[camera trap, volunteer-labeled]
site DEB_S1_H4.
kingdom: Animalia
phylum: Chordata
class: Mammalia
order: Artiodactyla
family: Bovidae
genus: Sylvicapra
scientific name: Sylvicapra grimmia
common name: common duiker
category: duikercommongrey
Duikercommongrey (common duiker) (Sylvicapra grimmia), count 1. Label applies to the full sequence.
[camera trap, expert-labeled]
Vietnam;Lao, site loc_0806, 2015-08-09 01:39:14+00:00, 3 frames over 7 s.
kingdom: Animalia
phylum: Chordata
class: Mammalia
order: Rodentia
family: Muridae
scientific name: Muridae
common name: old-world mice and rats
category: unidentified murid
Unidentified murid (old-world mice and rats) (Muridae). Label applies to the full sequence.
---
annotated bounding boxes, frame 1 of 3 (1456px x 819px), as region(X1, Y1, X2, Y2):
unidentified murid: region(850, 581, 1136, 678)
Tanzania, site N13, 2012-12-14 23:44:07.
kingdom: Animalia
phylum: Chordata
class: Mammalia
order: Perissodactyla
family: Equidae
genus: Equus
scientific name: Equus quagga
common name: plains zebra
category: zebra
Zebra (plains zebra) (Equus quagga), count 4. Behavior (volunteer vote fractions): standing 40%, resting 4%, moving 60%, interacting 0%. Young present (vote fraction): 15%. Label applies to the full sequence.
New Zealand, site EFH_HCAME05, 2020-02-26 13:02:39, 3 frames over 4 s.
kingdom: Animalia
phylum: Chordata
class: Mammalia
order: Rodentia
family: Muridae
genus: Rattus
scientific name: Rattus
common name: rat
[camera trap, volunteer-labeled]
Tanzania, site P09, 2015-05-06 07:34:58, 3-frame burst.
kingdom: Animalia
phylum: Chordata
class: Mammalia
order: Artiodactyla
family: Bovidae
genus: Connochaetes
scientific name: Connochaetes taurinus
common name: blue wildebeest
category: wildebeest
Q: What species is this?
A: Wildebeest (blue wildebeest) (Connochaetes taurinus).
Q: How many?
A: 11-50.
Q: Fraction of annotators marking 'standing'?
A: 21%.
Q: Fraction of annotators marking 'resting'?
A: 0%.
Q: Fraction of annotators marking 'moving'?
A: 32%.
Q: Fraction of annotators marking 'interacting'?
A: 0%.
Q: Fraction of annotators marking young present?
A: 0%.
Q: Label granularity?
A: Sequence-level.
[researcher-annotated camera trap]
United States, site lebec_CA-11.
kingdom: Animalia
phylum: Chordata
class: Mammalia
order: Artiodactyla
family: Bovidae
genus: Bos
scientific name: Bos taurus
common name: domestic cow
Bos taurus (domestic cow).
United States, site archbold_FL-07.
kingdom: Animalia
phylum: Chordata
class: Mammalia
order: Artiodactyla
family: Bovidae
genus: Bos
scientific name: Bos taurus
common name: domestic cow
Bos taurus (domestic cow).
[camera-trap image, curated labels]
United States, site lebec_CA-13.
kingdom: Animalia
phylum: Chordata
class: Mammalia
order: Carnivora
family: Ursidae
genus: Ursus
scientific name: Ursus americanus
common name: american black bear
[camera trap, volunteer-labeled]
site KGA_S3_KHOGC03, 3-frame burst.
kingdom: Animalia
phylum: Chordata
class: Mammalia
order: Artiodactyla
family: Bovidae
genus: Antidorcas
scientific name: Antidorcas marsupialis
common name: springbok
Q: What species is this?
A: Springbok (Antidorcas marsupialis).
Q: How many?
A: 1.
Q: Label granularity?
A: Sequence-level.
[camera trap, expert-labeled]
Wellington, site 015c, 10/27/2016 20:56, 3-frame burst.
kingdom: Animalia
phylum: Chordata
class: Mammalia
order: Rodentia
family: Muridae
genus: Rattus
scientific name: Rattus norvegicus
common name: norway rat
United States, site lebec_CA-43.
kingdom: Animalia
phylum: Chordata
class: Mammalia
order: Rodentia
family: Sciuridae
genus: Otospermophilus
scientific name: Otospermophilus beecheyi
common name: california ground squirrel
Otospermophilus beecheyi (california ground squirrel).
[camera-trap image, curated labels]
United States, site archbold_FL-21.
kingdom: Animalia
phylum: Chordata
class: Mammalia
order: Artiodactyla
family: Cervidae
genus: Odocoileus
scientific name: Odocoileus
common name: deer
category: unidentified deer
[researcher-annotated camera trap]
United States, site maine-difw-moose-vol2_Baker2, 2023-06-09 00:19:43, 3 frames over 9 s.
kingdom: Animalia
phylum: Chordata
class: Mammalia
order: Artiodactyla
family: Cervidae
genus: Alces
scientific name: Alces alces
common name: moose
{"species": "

-=-=-

### [What the exercise asks]
Your task is to print all of the records exactly.

### [Task answer]
[camera trap, volunteer-labeled]
site DEB_S1_H4.
kingdom: Animalia
phylum: Chordata
class: Mammalia
order: Artiodactyla
family: Bovidae
genus: Sylvicapra
scientific name: Sylvicapra grimmia
common name: common duiker
category: duikercommongrey
Duikercommongrey (common duiker) (Sylvicapra grimmia), count 1. Label applies to the full sequence.
[camera trap, expert-labeled]
Vietnam;Lao, site loc_0806, 2015-08-09 01:39:14+00:00, 3 frames over 7 s.
kingdom: Animalia
phylum: Chordata
class: Mammalia
order: Rodentia
family: Muridae
scientific name: Muridae
common name: old-world mice and rats
category: unidentified murid
Unidentified murid (old-world mice and rats) (Muridae). Label applies to the full sequence.
---
annotated bounding boxes, frame 1 of 3 (1456px x 819px), as region(X1, Y1, X2, Y2):
unidentified murid: region(850, 581, 1136, 678)
Tanzania, site N13, 2012-12-14 23:44:07.
kingdom: Animalia
phylum: Chordata
class: Mammalia
order: Perissodactyla
family: Equidae
genus: Equus
scientific name: Equus quagga
common name: plains zebra
category: zebra
Zebra (plains zebra) (Equus quagga), count 4. Behavior (volunteer vote fractions): standing 40%, resting 4%, moving 60%, interacting 0%. Young present (vote fraction): 15%. Label applies to the full sequence.
New Zealand, site EFH_HCAME05, 2020-02-26 13:02:39, 3 frames over 4 s.
kingdom: Animalia
phylum: Chordata
class: Mammalia
order: Rodentia
family: Muridae
genus: Rattus
scientific name: Rattus
common name: rat
[camera trap, volunteer-labeled]
Tanzania, site P09, 2015-05-06 07:34:58, 3-frame burst.
kingdom: Animalia
phylum: Chordata
class: Mammalia
order: Artiodactyla
family: Bovidae
genus: Connochaetes
scientific name: Connochaetes taurinus
common name: blue wildebeest
category: wildebeest
Q: What species is this?
A: Wildebeest (blue wildebeest) (Connochaetes taurinus).
Q: How many?
A: 11-50.
Q: Fraction of annotators marking 'standing'?
A: 21%.
Q: Fraction of annotators marking 'resting'?
A: 0%.
Q: Fraction of annotators marking 'moving'?
A: 32%.
Q: Fraction of annotators marking 'interacting'?
A: 0%.
Q: Fraction of annotators marking young present?
A: 0%.
Q: Label granularity?
A: Sequence-level.
[researcher-annotated camera trap]
United States, site lebec_CA-11.
kingdom: Animalia
phylum: Chordata
class: Mammalia
order: Artiodactyla
family: Bovidae
genus: Bos
scientific name: Bos taurus
common name: domestic cow
Bos taurus (domestic cow).
United States, site archbold_FL-07.
kingdom: Animalia
phylum: Chordata
class: Mammalia
order: Artiodactyla
family: Bovidae
genus: Bos
scientific name: Bos taurus
common name: domestic cow
Bos taurus (domestic cow).
[camera-trap image, curated labels]
United States, site lebec_CA-13.
kingdom: Animalia
phylum: Chordata
class: Mammalia
order: Carnivora
family: Ursidae
genus: Ursus
scientific name: Ursus americanus
common name: american black bear
[camera trap, volunteer-labeled]
site KGA_S3_KHOGC03, 3-frame burst.
kingdom: Animalia
phylum: Chordata
class: Mammalia
order: Artiodactyla
family: Bovidae
genus: Antidorcas
scientific name: Antidorcas marsupialis
common name: springbok
Q: What species is this?
A: Springbok (Antidorcas marsupialis).
Q: How many?
A: 1.
Q: Label granularity?
A: Sequence-level.
[camera trap, expert-labeled]
Wellington, site 015c, 10/27/2016 20:56, 3-frame burst.
kingdom: Animalia
phylum: Chordata
class: Mammalia
order: Rodentia
family: Muridae
genus: Rattus
scientific name: Rattus norvegicus
common name: norway rat
United States, site lebec_CA-43.
kingdom: Animalia
phylum: Chordata
class: Mammalia
order: Rodentia
family: Sciuridae
genus: Otospermophilus
scientific name: Otospermophilus beecheyi
common name: california ground squirrel
Otospermophilus beecheyi (california ground squirrel).
[camera-trap image, curated labels]
United States, site archbold_FL-21.
kingdom: Animalia
phylum: Chordata
class: Mammalia
order: Artiodactyla
family: Cervidae
genus: Odocoileus
scientific name: Odocoileus
common name: deer
category: unidentified deer
[researcher-annotated camera trap]
United States, site maine-difw-moose-vol2_Baker2, 2023-06-09 00:19:43, 3 frames over 9 s.
kingdom: Animalia
phylum: Chordata
class: Mammalia
order: Artiodactyla
family: Cervidae
genus: Alces
scientific name: Alces alces
common name: moose
{"species": "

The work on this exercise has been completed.